March 3, 2011

Leave

A New York Times article last summer began, “The findings have surfaced with ominous regularity over the last few years, and with little notice: members of the clergy now suffer from obesity, hypertension, and depression at rates higher than most Americans. In the last decade, their use of antidepressants has risen, while their life expectancy has fallen. Many would change jobs if they could.

A growing number of health care experts and religious leaders have settled on one simple remedy that has long been a touchy subject with many clerics: taking more time off."

Each January I send out an email to my staff entitled, “Where’s Pete?” and in it is listed all the leaves I will be taking for the coming year. Study leave, vacation, outside assignments, it’s all there and there is plenty of it. I learned long ago what the New York Times is now reporting and I take my leave-taking very seriously. I burn through all four weeks of vacation, a few comp days, and both weeks of study leave. And it makes a huge difference. I suffer from many of the stresses clergy face, but burn-out has never been one of them.

My wife and I primarily use vacation to stay connected to family and friends. I am writing this from the beach at Cabo San Lucas where my brother brings us each year.

We will also visit El’s family at her brother’s home in Sarasota, Fla. The time around the 4th of July takes us back to the “Oceans and Mountains” tour of Ohio at a friend’s cabin in the Appalachian foothills and a cottage on Lake Erie.
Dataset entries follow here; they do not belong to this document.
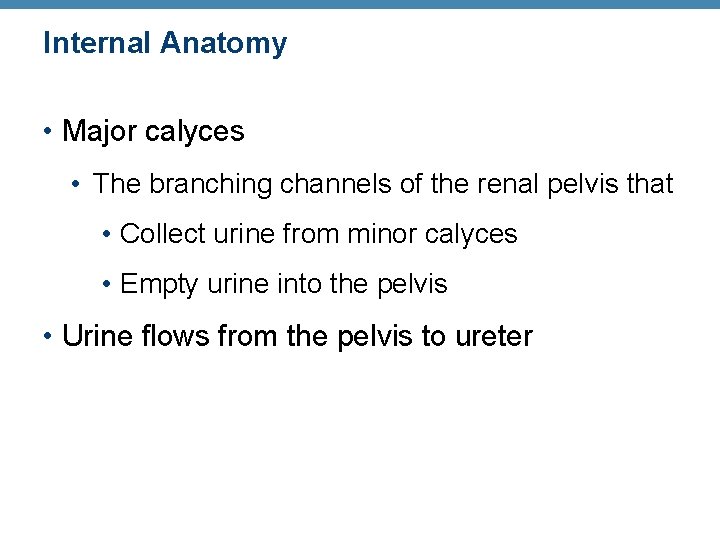 Internal Anatomy

• Major calyces
  • The branching channels of the renal pelvis that
    • Collect urine from minor calyces
    • Empty urine into the pelvis
• Urine flows from the pelvis to ureter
Then at New Year’s the same group in some combination rents a house together somewhere warm.

For me, the regularity and predictability of the breaks makes the work runs in between so much easier to handle. When I am working I am working incredibly hard. But I know that a time away awaits me.

I realize others take all their time in one summer run but for me spreading the breaks out across the year works best. Whatever works for you, it is absolutely imperative that clergy use all the time off allotted them in their letters of agreement. This is as important for the good of the church as the good of the priest. According to the New York Times, it can be a matter of life and death.